Use backlink tools to check the diversity and trustworthiness of your competitors’ links. Check out ways to increase domain authority, focus on link relevance, and conduct effective backlink audits to benchmark your performance against competitors.
Notice when competitors begin appearing in image packs, FAQs, or People Also Ask boxes. These trends reveal new ways Google is rewarding content you may not yet optimize for.
SEO Competitor Analysis Tools
Every competitive SEO review needs the right digital marketing tools.
While manual observation offers valuable context, software platforms and free online checks provide deeper insights that can’t be gathered by human eyes. These tools uncover hidden details about competitor site speed, backlink networks, keyword strengths, and technical performance.
By combining multiple sources, you get a balanced view of how other domains achieve their rankings. Several free and paid tools provide visibility into competitor performance:
- Google PageSpeed Insights: Reveals loading performance and measures Core Web Vitals for a competitor site.
- Google Mobile-Friendly Test: Confirms responsive design and ensures a website is usable on mobile devices.
- Semrush, Moz, Ahrefs: Highlight keyword gaps, backlink data, and domain metrics that reveal competitor reach.
- SEO META in 1Click: A Chrome plugin that delivers quick on-page SEO insights like meta descriptions and headings.
- Keywords Everywhere: Provides keyword search volume, CPC, and competition data directly in your browser.
- Screaming Frog: Crawls competitor websites to surface technical SEO issues such as broken links and duplicate content.
- Backlink Analysis Tools: Show which domains link to competitors and the quality of those linking sources.
A broader view of tool options is available in resources like digital marketing tools agencies use. Each tool offers data points that together create a fuller picture of competitor health.
Even without access to their analytics, you can review estimated engagement by checking social shares, comment activity, or backlinks earned within a set time period.
What to Do Next with Your Competitive SEO Analytics
Now what?
Once the analysis is complete, your next step is turning data into strategy.
Use your findings to refine your keyword targets, improve site structure, and publish higher-quality content. Fill identified content gaps with valuable resources your competitors lack. You’ll be able to strengthen your link-building strategy by targeting sources that point to competing domains.
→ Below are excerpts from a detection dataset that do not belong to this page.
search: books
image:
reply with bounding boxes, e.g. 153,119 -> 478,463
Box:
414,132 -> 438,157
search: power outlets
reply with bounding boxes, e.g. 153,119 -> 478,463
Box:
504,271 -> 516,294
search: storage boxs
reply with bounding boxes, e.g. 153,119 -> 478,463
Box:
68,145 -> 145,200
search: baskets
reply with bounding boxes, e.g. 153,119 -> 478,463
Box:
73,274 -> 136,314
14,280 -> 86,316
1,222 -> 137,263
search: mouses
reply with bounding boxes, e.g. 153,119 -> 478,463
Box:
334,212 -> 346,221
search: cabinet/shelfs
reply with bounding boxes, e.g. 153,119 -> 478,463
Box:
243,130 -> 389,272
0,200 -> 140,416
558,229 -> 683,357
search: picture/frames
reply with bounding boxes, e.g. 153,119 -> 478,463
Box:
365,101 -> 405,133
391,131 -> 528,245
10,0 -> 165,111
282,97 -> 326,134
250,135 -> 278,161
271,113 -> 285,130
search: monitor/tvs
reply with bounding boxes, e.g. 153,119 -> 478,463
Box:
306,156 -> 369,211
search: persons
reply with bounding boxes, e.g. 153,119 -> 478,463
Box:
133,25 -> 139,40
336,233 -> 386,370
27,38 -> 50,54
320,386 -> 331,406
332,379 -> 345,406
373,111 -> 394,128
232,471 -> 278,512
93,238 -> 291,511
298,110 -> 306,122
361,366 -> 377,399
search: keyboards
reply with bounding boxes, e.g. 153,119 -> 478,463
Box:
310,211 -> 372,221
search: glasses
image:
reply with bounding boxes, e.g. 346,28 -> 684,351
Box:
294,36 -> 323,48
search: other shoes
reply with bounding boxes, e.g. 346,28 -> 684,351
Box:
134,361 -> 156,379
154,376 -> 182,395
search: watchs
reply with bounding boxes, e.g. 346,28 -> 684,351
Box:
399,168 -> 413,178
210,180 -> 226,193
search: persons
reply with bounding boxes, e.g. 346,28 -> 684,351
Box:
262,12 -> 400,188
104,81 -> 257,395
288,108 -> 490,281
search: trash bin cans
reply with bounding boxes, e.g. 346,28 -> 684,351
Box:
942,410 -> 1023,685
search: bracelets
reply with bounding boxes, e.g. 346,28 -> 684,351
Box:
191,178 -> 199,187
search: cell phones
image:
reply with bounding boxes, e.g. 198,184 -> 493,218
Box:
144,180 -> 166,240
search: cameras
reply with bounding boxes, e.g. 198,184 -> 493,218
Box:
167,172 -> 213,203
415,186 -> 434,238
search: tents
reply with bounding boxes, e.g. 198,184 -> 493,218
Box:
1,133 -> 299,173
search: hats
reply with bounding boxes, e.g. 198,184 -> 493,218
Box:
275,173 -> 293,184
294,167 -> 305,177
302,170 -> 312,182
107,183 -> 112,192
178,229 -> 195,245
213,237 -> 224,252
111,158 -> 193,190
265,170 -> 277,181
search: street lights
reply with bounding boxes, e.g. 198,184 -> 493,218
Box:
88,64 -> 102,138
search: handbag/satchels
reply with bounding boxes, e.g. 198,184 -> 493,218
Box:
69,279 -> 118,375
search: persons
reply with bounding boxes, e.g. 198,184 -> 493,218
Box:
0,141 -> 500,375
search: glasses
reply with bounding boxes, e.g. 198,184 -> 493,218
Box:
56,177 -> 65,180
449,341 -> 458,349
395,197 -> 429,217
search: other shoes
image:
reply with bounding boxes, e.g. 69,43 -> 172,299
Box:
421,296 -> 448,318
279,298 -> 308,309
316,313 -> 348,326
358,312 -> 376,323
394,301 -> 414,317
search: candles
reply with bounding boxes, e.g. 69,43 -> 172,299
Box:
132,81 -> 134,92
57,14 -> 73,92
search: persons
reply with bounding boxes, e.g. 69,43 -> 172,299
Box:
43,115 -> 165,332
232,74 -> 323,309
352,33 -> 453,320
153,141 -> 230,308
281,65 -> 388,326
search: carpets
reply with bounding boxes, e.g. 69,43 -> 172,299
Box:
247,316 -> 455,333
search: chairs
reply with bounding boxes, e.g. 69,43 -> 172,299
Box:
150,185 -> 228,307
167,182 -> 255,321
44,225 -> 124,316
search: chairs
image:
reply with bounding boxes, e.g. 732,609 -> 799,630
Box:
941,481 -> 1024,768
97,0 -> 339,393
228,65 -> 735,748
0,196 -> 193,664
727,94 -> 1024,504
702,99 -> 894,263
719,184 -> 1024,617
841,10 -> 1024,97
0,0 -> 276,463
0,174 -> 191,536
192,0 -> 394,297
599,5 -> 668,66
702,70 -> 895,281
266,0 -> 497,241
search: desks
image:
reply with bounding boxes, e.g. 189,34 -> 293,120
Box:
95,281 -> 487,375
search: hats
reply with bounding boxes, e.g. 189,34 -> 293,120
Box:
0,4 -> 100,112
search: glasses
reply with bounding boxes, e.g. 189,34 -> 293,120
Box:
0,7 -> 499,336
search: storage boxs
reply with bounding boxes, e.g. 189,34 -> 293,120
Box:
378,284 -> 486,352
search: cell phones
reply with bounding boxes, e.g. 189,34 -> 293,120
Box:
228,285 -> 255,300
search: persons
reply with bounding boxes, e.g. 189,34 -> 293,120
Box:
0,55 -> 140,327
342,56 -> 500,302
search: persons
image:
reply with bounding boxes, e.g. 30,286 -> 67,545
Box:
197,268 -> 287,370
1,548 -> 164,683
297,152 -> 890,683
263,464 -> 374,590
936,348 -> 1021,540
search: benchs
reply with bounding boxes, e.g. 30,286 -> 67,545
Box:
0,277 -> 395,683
Our insights into SEO competitive research only reinforce the fact that continuous monitoring and updating is essential for SEO success.
Remember, competitive SEO is never a one-time task. Positive SEO ROI can take 6-12 months to achieve, but regular analysis helps you keep up and adapt as search algorithms and competitor strategies evolve.
Check how competitors promote their content once it’s published. Track whether they rely on newsletters, social media amplification, or syndication partners to drive visibility.